How to use multiple GPUs in Pytorch?

Rafael_R · May 9, 2019, 1:13am

Hi,

I have a Pytorch model for machine translation. I rented a 4 GPU machine.

The dataset is very large.

How to train my model using the 4 GPUs?

I see the model uses only 1 GPU.

So, my question is:

What are the mechanics of training on 4 GPUs?
Any way I can make my model run on the 4 GPUs?

Thanks.

Rafael_R · May 9, 2019, 1:43am

hi, any help will save me a lot of money

ptrblck · May 9, 2019, 11:16am

Have a look at torch.nn.parallel.DistributedDataParallel.

pinocchio · August 2, 2019, 5:48pm

so pytorch or machines with multiple GPUs do not use the multiple GPUs by themselves?

ptrblck · August 2, 2019, 9:03pm

That’s right. You can use a one-liner and wrap your model in nn.DataParallel or use the recommended DDP approach.
Alternatively, you could also use model sharding and split the model among all GPUs in case you are working with a huge model.

Rafael_R · August 19, 2019, 12:15am

thanks, i am having some issues with mult-gpu training. i have multiple encoders, and the data parallel module is splitting along different dimensions for different encoders, so i get error in decoder.

does data parallel module assume the first dimension is the batch? LSTM module assumes Batch is the middle dimension.

ptrblck · August 19, 2019, 9:45am

Yes, the batch will be chunked in dim0.
You could try to permute the data or use batch_first=True in your LSTM.

aksg87 · September 2, 2019, 11:06pm

Hello,

I have been trying to train additional models / do work on a second GPU of a machine but am running into issues. I have confirmed that torch.cuda recognizes 2 GPUs but I cannot switch to second GPU to train different models in parallel.

aksg87 · September 2, 2019, 11:38pm

I think I solved this by adding:

torch.backends.cudnn.enabled=True

bao18 · June 17, 2020, 7:55am

Many thanks for your help.
I got the following error message, could you tell me how to fix it? thanks a lot.

RuntimeError: expected device cuda:3 and dtype Float but got device cuda:0 and dtype Float

ptrblck · June 17, 2020, 8:30am

If you are using nn.DataParallel, this error is often raised if new tensors are created in the forward method and pushed to the default device (cuda:0).
Could you post the model definition so that we could have a look?

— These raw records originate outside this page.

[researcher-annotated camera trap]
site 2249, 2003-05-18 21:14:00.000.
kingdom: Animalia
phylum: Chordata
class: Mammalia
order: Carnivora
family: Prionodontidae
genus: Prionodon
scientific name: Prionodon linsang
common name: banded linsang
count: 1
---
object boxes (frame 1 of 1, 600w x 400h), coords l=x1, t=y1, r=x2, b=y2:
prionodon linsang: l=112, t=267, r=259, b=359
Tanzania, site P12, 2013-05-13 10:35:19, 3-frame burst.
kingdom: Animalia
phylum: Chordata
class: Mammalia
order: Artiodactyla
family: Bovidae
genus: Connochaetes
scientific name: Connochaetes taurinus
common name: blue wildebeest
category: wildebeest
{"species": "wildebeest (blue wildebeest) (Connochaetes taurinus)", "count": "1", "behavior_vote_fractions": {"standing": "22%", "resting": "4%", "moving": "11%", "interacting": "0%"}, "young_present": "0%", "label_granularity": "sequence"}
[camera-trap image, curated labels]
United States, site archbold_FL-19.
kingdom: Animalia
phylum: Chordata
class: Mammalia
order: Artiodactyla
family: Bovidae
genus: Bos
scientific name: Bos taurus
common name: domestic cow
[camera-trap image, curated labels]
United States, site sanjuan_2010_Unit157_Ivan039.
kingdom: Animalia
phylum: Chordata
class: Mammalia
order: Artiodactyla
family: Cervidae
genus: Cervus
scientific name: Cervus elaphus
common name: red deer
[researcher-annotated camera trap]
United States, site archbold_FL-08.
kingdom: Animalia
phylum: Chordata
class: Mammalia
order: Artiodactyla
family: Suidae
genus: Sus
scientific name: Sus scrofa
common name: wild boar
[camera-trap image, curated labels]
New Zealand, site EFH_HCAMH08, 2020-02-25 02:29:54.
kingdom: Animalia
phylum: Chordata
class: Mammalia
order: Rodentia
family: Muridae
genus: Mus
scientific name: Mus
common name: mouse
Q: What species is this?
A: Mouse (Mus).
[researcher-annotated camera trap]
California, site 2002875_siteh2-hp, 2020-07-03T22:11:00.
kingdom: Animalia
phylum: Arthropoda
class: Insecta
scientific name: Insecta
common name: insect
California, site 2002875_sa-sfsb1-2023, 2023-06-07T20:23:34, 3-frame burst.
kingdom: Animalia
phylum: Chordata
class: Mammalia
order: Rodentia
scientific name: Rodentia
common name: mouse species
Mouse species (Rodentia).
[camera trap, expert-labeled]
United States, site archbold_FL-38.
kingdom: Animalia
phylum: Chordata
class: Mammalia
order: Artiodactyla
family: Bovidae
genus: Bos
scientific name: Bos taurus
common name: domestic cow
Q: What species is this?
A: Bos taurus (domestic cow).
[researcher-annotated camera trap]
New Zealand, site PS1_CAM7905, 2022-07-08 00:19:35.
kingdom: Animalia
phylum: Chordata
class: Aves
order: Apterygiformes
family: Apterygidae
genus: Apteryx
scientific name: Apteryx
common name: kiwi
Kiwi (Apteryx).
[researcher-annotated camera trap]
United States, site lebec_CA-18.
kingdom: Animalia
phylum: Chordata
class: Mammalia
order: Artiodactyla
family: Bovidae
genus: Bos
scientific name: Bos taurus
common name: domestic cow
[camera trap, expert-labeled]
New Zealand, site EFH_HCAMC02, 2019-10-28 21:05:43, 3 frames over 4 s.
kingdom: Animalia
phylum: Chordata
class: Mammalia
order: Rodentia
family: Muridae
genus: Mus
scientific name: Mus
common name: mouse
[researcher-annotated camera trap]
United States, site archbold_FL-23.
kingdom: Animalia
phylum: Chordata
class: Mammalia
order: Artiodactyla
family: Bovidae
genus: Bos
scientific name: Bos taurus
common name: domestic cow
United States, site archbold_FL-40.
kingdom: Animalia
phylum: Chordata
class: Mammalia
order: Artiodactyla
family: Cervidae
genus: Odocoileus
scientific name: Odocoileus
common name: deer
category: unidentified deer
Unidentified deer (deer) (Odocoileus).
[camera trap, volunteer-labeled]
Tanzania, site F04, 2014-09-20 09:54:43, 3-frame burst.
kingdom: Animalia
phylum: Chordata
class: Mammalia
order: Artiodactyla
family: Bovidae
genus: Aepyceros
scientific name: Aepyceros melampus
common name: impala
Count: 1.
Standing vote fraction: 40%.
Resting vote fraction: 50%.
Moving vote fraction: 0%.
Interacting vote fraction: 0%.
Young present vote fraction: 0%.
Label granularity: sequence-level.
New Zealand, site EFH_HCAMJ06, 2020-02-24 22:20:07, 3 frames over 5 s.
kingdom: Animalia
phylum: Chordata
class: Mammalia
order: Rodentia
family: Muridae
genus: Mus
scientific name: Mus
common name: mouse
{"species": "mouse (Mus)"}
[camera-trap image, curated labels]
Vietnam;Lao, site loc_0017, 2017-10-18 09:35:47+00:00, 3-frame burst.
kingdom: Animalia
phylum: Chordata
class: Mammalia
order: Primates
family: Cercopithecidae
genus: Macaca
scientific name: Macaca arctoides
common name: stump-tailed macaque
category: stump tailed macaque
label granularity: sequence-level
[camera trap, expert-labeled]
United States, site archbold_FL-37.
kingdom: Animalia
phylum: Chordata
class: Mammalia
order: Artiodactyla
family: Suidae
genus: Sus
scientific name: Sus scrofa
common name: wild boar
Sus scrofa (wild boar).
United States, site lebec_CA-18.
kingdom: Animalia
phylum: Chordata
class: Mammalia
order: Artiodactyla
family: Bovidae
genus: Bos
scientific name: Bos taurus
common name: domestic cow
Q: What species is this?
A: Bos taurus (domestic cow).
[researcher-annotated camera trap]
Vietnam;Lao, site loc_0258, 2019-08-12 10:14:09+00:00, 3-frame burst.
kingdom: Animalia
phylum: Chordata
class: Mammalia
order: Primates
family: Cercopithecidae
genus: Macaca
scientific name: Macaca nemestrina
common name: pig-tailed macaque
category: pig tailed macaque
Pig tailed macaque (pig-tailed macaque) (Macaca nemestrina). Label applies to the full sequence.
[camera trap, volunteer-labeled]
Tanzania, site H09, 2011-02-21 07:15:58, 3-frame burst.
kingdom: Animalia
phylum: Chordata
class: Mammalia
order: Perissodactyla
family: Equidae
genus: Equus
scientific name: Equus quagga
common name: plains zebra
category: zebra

bao18 · June 17, 2020, 9:09am

Many thanks for your prompt reply
Here is my forward definition. The network is quite big, but it is a UNet-based for semantic segmentation using a shared encoder.

    def forward(self, x):
        features_x1 = self.encoder(x[:, : self.in_channels // 2, :, :])
        features_x2 = self.encoder(x[:, self.in_channels // 2 :, :, :])
        features = [torch.cat([x1, x2], 1) for x1, x2 in zip(features_x1, features_x2)]
        features = [self.res[i].to(x.device)(x) for i, x in enumerate(features)]

        decoder_output = self.decoder(*features)
        masks = self.segmentation_head(decoder_output)

        return masks

ptrblck · June 18, 2020, 2:16am

Is it necessary to call self.res[i].to(x.device) in the list comprehension?
Based on the code, it should be a no-op, since self.res should already be on the corresponding device, if it’s registered as a module.
Could you post the complete error message including the line of code, which raises this error?

bao18 · June 22, 2020, 2:07pm

Hello (sorry for the late reply)

Regarding your first question, self.res[i].to(x.device).
I do this because I need to reduce the size (c*2) of the concatenated features in the previous step.
Here, self.res() = nn.Conv2d(c*2, c, stride=1, 0) where c is the size of x1 and x2

As for the full error messages:

Epoch: 1
train:   0%|                                                                       | 0/146 [00:12<?, ?it/s]
Traceback (most recent call last):
  File "train_network.py", line 112, in <module>
    train_logs, *_ = train_epoch.run(train_dataloader)
  File "/uge_mnt/home/bruno/parallel/codes/tools.py", line 125, in run
    loss, y_pred = self.batch_update(x, y)
  File "/uge_mnt/home/bruno/parallel/codes/tools.py", line 180, in batch_update
    loss.backward()
  File "/home/xxx/apps/intelpython3/lib/python3.6/site-packages/torch/tensor.py", line 118, in backward
    torch.autograd.backward(self, gradient, retain_graph, create_graph)
  File "/home/xxx/apps/intelpython3/lib/python3.6/site-packages/torch/autograd/__init__.py", line 93, in backward
    allow_unreachable=True)  # allow_unreachable flag
RuntimeError: expected device cuda:3 and dtype Float but got device cuda:2 and dtype Float

many thanks in advance for your help

ptrblck · June 23, 2020, 1:00am

Thanks for the follow-up.
Could you post a minimal, executable code snippet to reproduce this error please, as I cannot see any issues in the current code?